What is asked: Write out everything from the line containing "In the photo, does" down to the end of the data as a Markdown table with the columns Row and Line, one numbered row per line, leaving out blank lines.

* start *

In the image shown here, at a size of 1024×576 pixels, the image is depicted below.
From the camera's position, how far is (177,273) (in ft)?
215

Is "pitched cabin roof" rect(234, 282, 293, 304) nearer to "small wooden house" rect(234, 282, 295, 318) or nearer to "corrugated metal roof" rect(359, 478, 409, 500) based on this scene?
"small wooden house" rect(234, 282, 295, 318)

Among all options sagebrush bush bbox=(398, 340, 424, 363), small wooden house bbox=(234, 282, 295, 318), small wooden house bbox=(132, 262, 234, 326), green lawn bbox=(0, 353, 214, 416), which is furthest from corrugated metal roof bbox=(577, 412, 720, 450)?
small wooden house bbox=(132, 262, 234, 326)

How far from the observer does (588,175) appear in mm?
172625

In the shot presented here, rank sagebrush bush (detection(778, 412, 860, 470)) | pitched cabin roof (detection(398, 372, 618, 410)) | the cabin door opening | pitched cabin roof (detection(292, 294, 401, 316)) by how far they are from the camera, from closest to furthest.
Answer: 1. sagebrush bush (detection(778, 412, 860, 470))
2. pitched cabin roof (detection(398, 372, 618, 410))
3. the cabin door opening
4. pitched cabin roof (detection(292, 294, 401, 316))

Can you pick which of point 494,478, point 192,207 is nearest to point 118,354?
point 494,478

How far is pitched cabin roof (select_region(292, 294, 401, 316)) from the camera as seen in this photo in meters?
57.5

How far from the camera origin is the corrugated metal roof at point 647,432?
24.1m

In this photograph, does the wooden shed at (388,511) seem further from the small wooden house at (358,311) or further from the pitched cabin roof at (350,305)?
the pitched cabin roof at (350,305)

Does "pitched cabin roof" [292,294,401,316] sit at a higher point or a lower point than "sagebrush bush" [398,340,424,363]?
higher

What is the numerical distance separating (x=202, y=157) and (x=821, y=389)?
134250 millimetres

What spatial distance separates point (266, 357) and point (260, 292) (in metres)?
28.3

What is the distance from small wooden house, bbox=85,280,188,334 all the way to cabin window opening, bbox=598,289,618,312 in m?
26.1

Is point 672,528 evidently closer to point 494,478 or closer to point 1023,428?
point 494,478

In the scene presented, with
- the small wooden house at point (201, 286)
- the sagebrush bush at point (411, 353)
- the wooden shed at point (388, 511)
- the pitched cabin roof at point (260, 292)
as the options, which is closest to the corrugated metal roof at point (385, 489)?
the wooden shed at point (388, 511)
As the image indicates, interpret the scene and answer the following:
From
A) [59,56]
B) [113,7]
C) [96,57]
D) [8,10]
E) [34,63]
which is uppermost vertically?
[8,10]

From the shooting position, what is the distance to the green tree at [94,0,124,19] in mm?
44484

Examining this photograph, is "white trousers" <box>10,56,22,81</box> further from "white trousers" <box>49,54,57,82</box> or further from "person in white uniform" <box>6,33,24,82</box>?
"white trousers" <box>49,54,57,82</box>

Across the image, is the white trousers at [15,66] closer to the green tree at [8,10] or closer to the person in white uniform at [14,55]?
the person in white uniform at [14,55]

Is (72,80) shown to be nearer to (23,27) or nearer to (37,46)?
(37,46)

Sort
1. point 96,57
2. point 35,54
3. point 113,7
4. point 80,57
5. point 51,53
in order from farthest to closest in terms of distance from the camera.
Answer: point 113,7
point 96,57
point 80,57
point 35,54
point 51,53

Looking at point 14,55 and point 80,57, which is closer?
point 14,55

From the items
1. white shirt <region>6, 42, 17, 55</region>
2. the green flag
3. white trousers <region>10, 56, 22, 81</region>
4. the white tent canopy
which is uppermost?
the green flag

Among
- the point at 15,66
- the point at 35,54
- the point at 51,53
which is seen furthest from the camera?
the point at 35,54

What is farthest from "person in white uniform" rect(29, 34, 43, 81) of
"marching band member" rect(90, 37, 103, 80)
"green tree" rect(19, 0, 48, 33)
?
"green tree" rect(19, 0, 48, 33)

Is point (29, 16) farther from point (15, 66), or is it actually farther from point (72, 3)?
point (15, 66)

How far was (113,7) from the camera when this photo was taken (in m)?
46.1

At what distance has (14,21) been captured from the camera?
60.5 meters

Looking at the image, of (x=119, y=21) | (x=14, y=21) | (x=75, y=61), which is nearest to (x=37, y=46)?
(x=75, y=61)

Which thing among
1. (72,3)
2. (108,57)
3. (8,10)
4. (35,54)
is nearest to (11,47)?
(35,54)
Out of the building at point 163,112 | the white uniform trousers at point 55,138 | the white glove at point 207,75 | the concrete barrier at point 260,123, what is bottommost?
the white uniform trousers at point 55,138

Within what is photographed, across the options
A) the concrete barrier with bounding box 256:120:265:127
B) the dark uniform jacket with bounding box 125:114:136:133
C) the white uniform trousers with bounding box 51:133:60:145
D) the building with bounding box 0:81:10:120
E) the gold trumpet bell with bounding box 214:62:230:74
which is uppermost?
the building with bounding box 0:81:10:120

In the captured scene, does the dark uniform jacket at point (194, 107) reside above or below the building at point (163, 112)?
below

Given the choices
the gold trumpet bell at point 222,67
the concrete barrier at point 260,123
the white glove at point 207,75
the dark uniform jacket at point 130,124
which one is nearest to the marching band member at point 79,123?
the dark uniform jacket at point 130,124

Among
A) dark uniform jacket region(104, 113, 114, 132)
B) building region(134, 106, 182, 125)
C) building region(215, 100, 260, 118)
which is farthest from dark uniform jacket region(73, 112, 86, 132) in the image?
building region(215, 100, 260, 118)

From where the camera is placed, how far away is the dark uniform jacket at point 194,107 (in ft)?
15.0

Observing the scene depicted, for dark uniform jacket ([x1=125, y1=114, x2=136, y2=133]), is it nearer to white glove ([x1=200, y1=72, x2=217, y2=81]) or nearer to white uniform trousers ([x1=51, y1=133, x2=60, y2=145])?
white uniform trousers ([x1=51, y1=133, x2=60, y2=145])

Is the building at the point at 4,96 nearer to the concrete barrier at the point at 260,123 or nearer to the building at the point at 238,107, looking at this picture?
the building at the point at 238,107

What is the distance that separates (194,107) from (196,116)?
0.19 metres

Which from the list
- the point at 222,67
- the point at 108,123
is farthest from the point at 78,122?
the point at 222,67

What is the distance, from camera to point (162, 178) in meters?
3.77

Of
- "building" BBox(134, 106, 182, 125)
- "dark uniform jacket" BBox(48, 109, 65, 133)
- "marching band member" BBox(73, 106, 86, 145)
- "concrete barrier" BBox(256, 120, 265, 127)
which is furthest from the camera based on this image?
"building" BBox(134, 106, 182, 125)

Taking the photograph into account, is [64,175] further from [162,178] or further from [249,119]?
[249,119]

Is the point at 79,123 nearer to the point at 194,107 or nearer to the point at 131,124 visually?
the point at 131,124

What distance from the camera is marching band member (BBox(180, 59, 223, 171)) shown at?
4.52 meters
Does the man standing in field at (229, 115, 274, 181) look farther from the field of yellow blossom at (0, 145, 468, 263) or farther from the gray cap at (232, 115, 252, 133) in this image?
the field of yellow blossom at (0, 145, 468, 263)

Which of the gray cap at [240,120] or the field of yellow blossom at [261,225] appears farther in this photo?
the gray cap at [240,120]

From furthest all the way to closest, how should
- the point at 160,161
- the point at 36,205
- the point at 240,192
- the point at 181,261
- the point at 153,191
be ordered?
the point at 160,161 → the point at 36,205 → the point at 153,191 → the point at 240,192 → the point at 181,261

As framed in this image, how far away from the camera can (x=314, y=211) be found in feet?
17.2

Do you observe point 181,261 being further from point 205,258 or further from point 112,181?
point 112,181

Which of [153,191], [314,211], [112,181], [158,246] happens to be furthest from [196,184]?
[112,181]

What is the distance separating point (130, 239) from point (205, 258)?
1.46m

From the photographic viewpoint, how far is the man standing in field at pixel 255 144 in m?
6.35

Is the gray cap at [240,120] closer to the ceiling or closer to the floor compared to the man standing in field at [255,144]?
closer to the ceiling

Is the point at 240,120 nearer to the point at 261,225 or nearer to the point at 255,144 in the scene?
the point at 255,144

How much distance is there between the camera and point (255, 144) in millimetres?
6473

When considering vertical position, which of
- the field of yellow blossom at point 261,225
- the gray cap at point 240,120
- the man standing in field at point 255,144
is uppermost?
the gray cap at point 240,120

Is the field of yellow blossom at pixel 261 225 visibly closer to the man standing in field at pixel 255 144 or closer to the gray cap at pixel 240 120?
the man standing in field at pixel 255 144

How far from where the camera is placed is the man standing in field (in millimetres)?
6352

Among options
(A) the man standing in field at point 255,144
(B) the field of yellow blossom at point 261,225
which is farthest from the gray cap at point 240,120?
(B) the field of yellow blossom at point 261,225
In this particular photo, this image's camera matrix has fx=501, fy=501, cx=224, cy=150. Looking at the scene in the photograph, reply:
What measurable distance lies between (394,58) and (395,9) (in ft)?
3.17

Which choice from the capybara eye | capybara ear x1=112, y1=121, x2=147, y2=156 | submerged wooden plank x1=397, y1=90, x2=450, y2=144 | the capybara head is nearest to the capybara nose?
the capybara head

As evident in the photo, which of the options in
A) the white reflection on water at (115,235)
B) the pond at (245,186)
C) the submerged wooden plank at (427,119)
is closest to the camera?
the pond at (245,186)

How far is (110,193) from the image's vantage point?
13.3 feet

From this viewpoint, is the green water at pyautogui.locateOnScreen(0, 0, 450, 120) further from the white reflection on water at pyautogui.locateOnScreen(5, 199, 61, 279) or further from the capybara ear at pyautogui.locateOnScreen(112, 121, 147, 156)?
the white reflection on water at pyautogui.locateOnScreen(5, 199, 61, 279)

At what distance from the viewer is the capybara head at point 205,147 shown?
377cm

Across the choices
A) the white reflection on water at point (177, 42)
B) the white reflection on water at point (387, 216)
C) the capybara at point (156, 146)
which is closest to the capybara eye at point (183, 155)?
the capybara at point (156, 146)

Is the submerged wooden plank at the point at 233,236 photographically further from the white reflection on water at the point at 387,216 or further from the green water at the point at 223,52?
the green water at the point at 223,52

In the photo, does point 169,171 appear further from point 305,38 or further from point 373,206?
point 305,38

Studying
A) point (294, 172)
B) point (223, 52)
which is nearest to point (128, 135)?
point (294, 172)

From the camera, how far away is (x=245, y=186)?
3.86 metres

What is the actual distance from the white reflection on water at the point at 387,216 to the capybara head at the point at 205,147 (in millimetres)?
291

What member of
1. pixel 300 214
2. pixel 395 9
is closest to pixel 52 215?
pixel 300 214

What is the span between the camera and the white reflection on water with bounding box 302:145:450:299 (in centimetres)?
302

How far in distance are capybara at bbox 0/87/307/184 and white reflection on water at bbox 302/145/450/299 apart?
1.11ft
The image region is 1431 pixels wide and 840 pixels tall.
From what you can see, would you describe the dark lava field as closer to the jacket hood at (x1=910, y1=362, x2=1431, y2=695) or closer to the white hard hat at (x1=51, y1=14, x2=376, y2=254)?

* end *

Exercise solution:
| Row | Line |
|---|---|
| 1 | In the photo, does point 169,171 appear further from point 305,38 or further from point 373,206? |
| 2 | point 305,38 |
| 3 | Studying |
| 4 | A) point (294, 172) |
| 5 | B) point (223, 52) |
| 6 | which is nearest to point (128, 135)? |
| 7 | point (294, 172) |
| 8 | From the camera, how far away is (x=245, y=186)? |
| 9 | 3.86 metres |
| 10 | What is the actual distance from the white reflection on water at the point at 387,216 to the capybara head at the point at 205,147 (in millimetres)? |
| 11 | 291 |
| 12 | What member of |
| 13 | 1. pixel 300 214 |
| 14 | 2. pixel 395 9 |
| 15 | is closest to pixel 52 215? |
| 16 | pixel 300 214 |
| 17 | What is the span between the camera and the white reflection on water with bounding box 302:145:450:299 (in centimetres)? |
| 18 | 302 |
| 19 | How far in distance are capybara at bbox 0/87/307/184 and white reflection on water at bbox 302/145/450/299 apart? |
| 20 | 1.11ft |
| 21 | The image region is 1431 pixels wide and 840 pixels tall. |
| 22 | From what you can see, would you describe the dark lava field as closer to the jacket hood at (x1=910, y1=362, x2=1431, y2=695) or closer to the white hard hat at (x1=51, y1=14, x2=376, y2=254)? |